What this task involves — Repeat the entire listing exactly as written.

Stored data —
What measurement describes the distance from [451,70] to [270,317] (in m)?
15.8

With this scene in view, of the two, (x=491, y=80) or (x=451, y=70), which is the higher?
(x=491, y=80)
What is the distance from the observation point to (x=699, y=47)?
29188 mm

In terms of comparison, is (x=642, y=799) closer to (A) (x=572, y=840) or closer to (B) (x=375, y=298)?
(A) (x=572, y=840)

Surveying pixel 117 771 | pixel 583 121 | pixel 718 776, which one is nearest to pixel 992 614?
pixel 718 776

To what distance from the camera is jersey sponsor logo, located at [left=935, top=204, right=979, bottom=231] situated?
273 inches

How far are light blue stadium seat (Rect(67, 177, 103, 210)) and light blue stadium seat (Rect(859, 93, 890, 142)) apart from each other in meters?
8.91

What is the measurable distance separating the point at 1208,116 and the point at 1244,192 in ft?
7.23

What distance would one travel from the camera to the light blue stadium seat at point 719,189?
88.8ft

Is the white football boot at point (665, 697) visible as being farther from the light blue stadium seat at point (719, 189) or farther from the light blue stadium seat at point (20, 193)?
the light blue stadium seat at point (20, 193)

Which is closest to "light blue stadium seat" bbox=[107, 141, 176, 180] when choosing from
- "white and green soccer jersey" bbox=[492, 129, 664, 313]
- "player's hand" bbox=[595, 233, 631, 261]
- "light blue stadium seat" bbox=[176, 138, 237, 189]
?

Finished task —
What measurement describes the distance from [451,70] to [270,317] (in m)?
15.8

With this scene in view, of the two, (x=491, y=80) or (x=451, y=70), which is the higher?
(x=491, y=80)
What is the distance from the observation point to (x=699, y=47)?
29188 mm

In terms of comparison, is (x=642, y=799) closer to (A) (x=572, y=840) or closer to (B) (x=375, y=298)?
(A) (x=572, y=840)

Surveying pixel 117 771 | pixel 583 121 | pixel 718 776, which one is nearest to pixel 992 614?
pixel 718 776

To what distance from the camera is jersey sponsor logo, located at [left=935, top=204, right=979, bottom=231] situated?
273 inches

How far are light blue stadium seat (Rect(67, 177, 103, 210)) and light blue stadium seat (Rect(859, 93, 890, 142)) apart from each other in meters?
8.91

What is the measurable distance separating the point at 1208,116 and the point at 1244,192 in ft?
7.23

What distance would one travel from the camera to the light blue stadium seat at point 719,189?
88.8ft

Is the white football boot at point (665, 697) visible as being farther from the light blue stadium seat at point (719, 189) or farther from the light blue stadium seat at point (20, 193)?
the light blue stadium seat at point (20, 193)

Which is closest to "light blue stadium seat" bbox=[107, 141, 176, 180] when choosing from
- "white and green soccer jersey" bbox=[492, 129, 664, 313]
- "player's hand" bbox=[595, 233, 631, 261]
- "light blue stadium seat" bbox=[176, 138, 237, 189]
?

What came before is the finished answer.